A UN COURT trying masterminds of Rwanda's 1994 genocide yesterday jailed a former interior minister for 30 years for tricking thousands of people into hiding on a hill, where they were killed.
Hutu militias butchered 800,000 minority Tutsis and politically moderate Hutus in the 100-day massacre that shocked Africa and the world.
The Tanzania-based International Criminal Tribunal for Rwanda said Callixte Kalimanzira, a close ally to the
president and prime minister during the killing spree, was guilty of genocide.
"The trial chamber … found Kalimanzira guilty of genocide and direct and public incitement to commit genocide," the tribunal said.
In its 2005 indictment, the tribunal accused Kalimanzira of encouraging thousands of Tutsi civilians to take refuge at Kabuye hill in Ndora commune with promises of food and protection, only for militias then to kill them in his presence.

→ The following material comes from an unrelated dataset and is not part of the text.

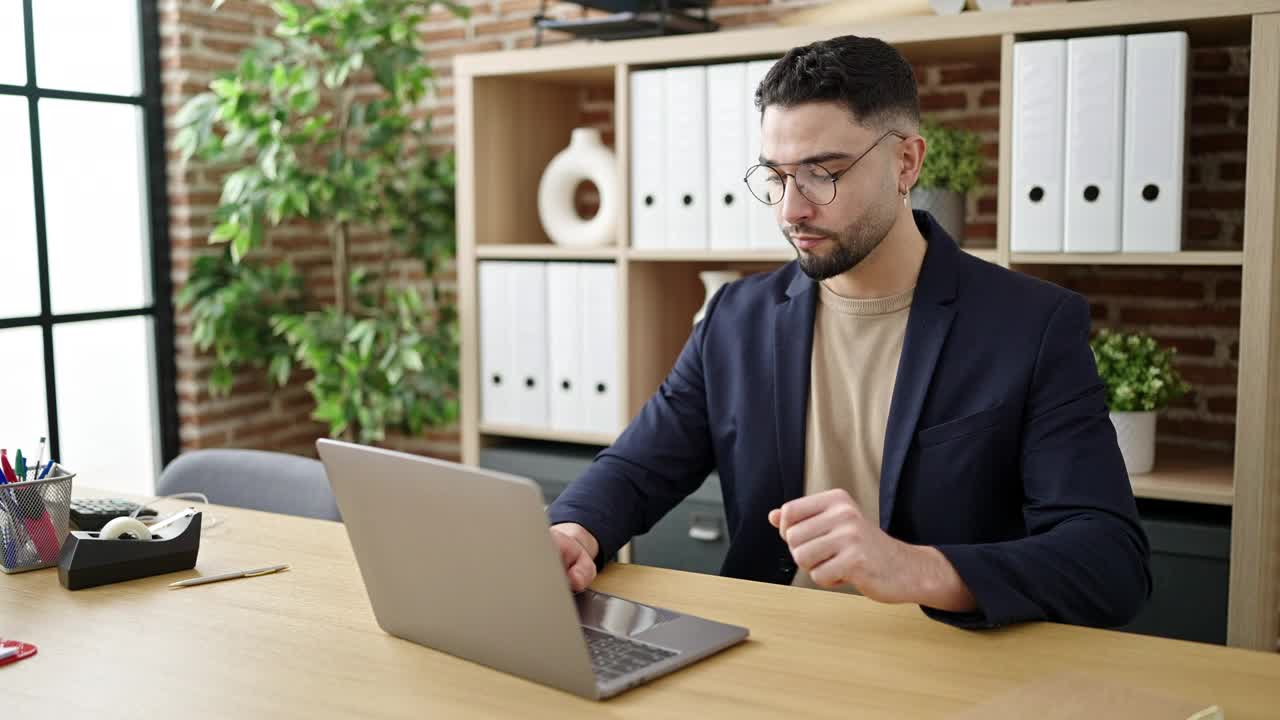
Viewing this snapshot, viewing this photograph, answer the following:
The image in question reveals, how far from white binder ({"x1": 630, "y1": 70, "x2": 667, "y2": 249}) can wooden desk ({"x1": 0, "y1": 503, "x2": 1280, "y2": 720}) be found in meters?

He was also accused of seeking military and police reinforcements for the massacre.
"Kalimanzira went to Kabuye hill … with soldiers and policemen, where thousands of Tutsi refugees were attacked and killed," the tribunal said.
"Most significantly, by encouraging Tutsi refugees to gather at Kabuye hill where he knew they would be killed in the thousands, he abused the public's trust that he, like other officials, would protect them."
Kalimanzira, 56, had pled not guilty. His sentencing raises the number of tribunal judgments to 38, six of them acquittals.